Other social constructivists such as Martha Finnemore and Kathryn Sikkink (2005) have focused on the role that individual ‘norm entrepreneurs’ play in promoting and institutionalizing new international norms. They argue that international norms emerge in life cycles that generally begin with norm promotion by individuals, and progress to norm institutionalization within international organizations and institutions, followed by socialization and acceptance of norms by state actors that begins with a few state actors and then spreads until it reaches a tipping point and creates a ‘norm cascade’. This can, they argue, lead to a general acceptance, internalization, and the naturalization and institutionalization of the new norm. Within this framework, international law plays an important role in promoting normative change. The signing on to international conventions and treaties marks an important stage in the ‘norm cascade’ pattern. Whereas states may initially sign on to international human rights or other conventions for instrumental reasons, this may initiate a process that eventually leads to a change in behavior, and internalization of new norms, and perhaps an eventual change in a state’s own self-identity. Again, the terminology used here is very different from that used by IL scholars, but parallels processes of state acceptance of and compliance with international law, and the ways in which international law can insert itself into a state, reshaping domestic legal practice.
With regard to the creation of and compliance with limitations on resort to the use of force or conduct of armed conflict, constructivists point to the normative power of the UN Charter, International Humanitarian Law and other international treaties. State leaders may comply with these legal regimes because they believe them to have value in themselves, and because they conceive of their states to be law-abiding members of the international community. The social constructivist Nina Tannenwald, for example, has argued that states have not used nuclear weapons and largely comply with the Nuclear Non-Proliferation Treaty (NPT) because they have internalized a strong ‘nuclear taboo’ that makes it normatively unacceptable to use or openly pursue nuclear weaponry. This is a very different argument from that made by realists who would focus instead on the role of power, threats, coercive diplomacy, and security guarantees in limiting the use and spread of nuclear weapons since World War II.

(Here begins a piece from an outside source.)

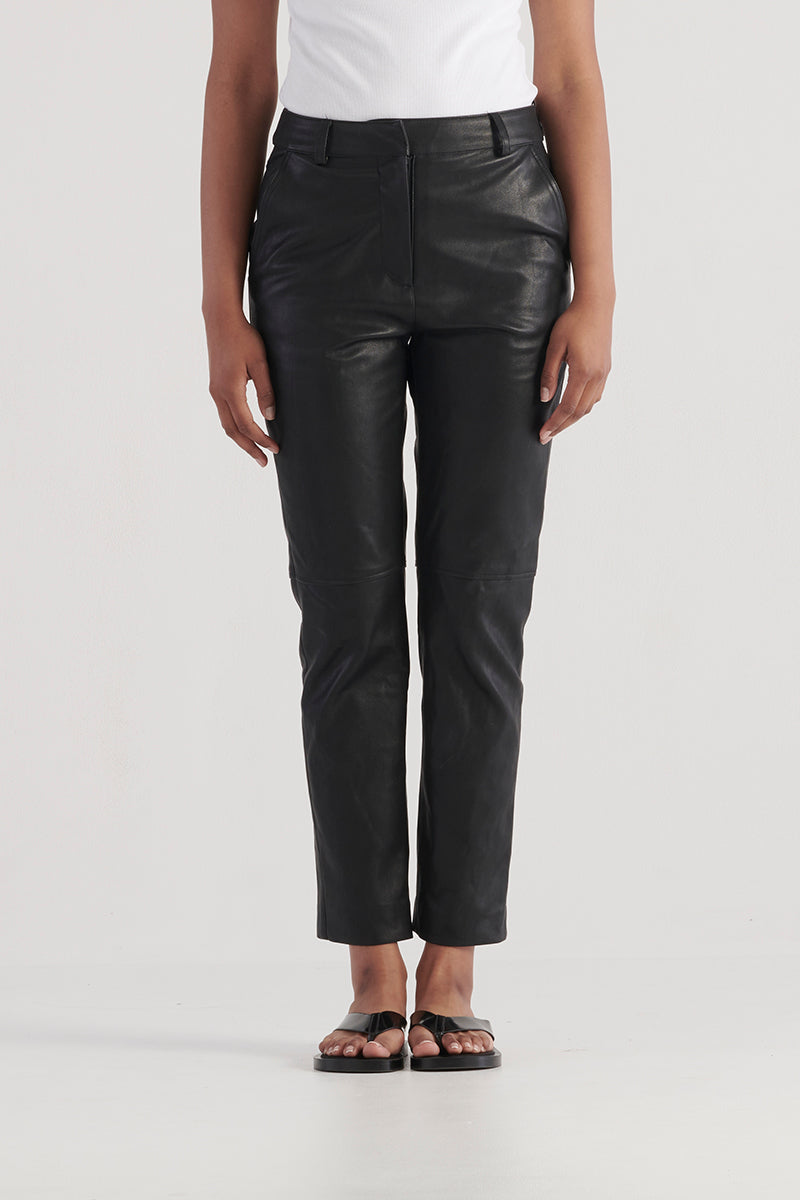 Iris Pant - Black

1 The democratic peace thesis claims that democracies are unlikely to fight each other. Prominent liberal IR scholars who have advanced the democratic peace thesis are Michael Doyle (1983) and Bruce Russett (1994). A number of different explanations have been given for the finding that democratic states are unlikely to go to war with each other. Some explanations emphasize the role played by shared liberal norms and values. Other explanations focus on the institutional constraints on war found in democratic systems, the transparency of information provided by a free press, or other factors such as trade ties and interdependence.